Clements further testified that he was “afraid to hazard a guess” as to what degree the reputations and experience of himself and Caldwell were encompassed in the development work on Electronic Industries and that he “could only hazard a guess” as to how much the income derived from Electronic Industries in 1943 was the result of prior development work.

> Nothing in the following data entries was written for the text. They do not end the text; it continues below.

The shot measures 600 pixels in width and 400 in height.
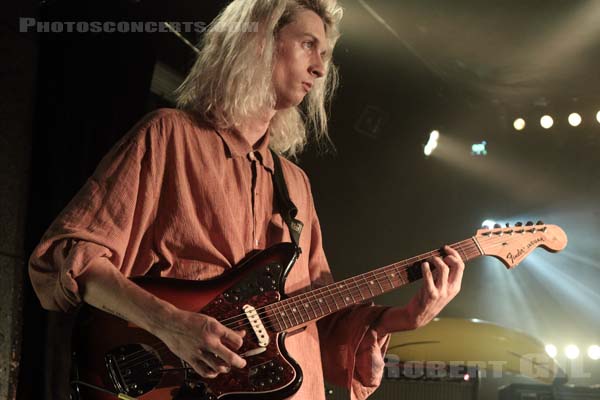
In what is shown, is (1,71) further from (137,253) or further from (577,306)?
(577,306)

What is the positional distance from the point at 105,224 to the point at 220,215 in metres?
0.38

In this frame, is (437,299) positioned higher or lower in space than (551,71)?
lower

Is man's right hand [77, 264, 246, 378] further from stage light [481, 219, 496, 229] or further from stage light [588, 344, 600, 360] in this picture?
stage light [588, 344, 600, 360]

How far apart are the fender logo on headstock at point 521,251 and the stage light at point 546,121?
4.50 meters

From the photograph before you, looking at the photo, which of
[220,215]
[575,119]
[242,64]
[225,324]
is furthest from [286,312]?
[575,119]

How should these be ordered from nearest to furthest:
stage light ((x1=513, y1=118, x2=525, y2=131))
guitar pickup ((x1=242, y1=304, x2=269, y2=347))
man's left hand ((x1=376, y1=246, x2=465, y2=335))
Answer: guitar pickup ((x1=242, y1=304, x2=269, y2=347))
man's left hand ((x1=376, y1=246, x2=465, y2=335))
stage light ((x1=513, y1=118, x2=525, y2=131))

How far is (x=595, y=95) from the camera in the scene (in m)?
6.71

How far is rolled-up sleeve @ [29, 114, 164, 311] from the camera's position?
188cm

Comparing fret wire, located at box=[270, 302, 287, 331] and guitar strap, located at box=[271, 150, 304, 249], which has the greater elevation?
guitar strap, located at box=[271, 150, 304, 249]

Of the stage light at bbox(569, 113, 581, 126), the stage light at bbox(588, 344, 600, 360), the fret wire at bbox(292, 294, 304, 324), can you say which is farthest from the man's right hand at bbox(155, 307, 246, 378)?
the stage light at bbox(569, 113, 581, 126)

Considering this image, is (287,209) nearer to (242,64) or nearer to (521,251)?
(242,64)

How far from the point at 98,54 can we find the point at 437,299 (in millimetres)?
2042

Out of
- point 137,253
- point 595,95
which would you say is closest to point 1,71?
point 137,253

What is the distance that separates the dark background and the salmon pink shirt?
1755mm
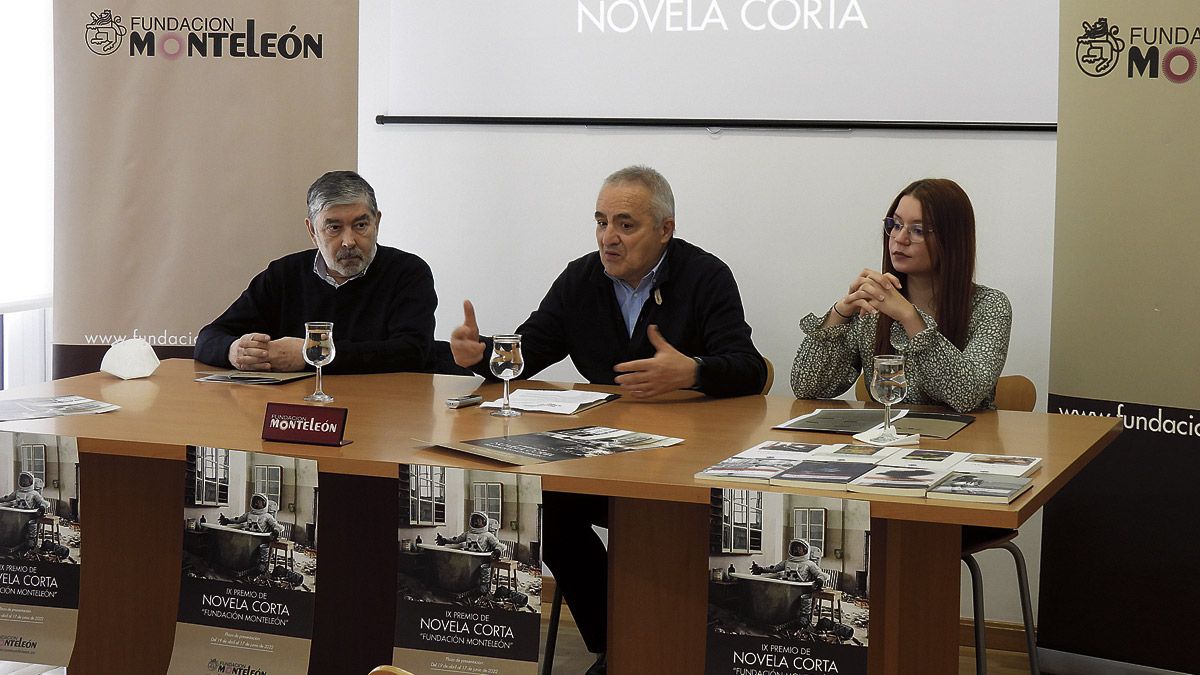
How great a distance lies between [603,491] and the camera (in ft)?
6.40

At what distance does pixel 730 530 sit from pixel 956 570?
0.46m

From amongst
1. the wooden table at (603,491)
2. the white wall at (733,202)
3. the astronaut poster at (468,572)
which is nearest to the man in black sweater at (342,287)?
the wooden table at (603,491)

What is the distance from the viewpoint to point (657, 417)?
2580 millimetres

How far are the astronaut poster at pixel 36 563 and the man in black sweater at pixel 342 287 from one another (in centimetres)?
98

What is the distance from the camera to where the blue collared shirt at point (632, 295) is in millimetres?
3365

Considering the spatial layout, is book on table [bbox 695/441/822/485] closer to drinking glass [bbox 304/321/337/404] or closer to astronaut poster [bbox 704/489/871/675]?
astronaut poster [bbox 704/489/871/675]

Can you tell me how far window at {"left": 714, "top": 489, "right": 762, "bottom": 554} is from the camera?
1.91 meters

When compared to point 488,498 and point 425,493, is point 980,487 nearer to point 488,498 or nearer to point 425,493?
point 488,498

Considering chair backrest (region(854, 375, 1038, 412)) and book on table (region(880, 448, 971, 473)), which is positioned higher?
chair backrest (region(854, 375, 1038, 412))

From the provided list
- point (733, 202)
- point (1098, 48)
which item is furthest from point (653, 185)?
point (1098, 48)

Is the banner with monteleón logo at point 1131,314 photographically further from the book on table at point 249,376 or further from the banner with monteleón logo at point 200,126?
the banner with monteleón logo at point 200,126

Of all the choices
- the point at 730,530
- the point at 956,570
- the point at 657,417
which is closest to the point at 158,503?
the point at 657,417

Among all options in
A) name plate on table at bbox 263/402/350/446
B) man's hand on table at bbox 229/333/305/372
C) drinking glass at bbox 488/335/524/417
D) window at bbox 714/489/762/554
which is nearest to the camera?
window at bbox 714/489/762/554

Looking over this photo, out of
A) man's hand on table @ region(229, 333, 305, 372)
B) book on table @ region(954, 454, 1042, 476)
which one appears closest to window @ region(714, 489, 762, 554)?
book on table @ region(954, 454, 1042, 476)
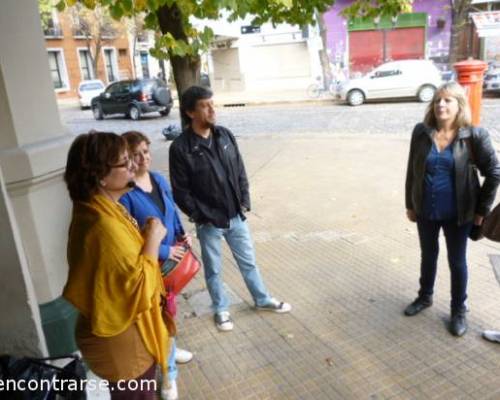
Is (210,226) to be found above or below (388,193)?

It is apparent from Clements’s testimony- that he had no clear understanding of what constituted research and development expenditures in connection with the preparatory work on the magazine as distinguished from those which should be classed as promotional or management, salesmanship, or goodwill. His testimony consisted entirely of a number of uncorroborated generalized statements admittedly based largely, if not completely, on guesswork. It amounted to nothing more than an expression of opinion lacking any basis in the evidence, and we cannot accept it as satisfactory evidence of the proportions in which any development expenses are attributable to years prior to 1943. See Pabst Air Conditioning Corporation, 14 T. C. 427. We have no knowledge of the specific items or amounts considered by Clements in “guessing” at the percentages of development work attributed by him to these years and we cannot, on this record, make the findings of fact as to such percentages required for an allocation to each of the prior years of any net abnormal income which the petitioner might have derived in 1943. Crowell-Collier Publishing Co., 25 T. C. 1268. Thus, even if the petitioner successfully cleared all other hurdles, it cannot succeed absent a basis upon which we can allocate any net abnormal income for 1943 to the prior years, Atlumor Manufacturing Co., 12 T. C. 949, and relief under section 721 must be denied.

Reviewed by the Special Division.

Decision will be entered for the respondent.

SEC. 721 (a) (2) (C).

Income resulting from exploration, discovery, prospecting, research, or development of tangible property, patents, formulae, or processes, or any combination of the foregoing, extending over a period of more than 12 months; * * *

The classification of income of any class not described in subparagraphs (A) to (IT), inclusive, shall be subject to regulations prescribed by the Commissioner -with the approval of the Secretary.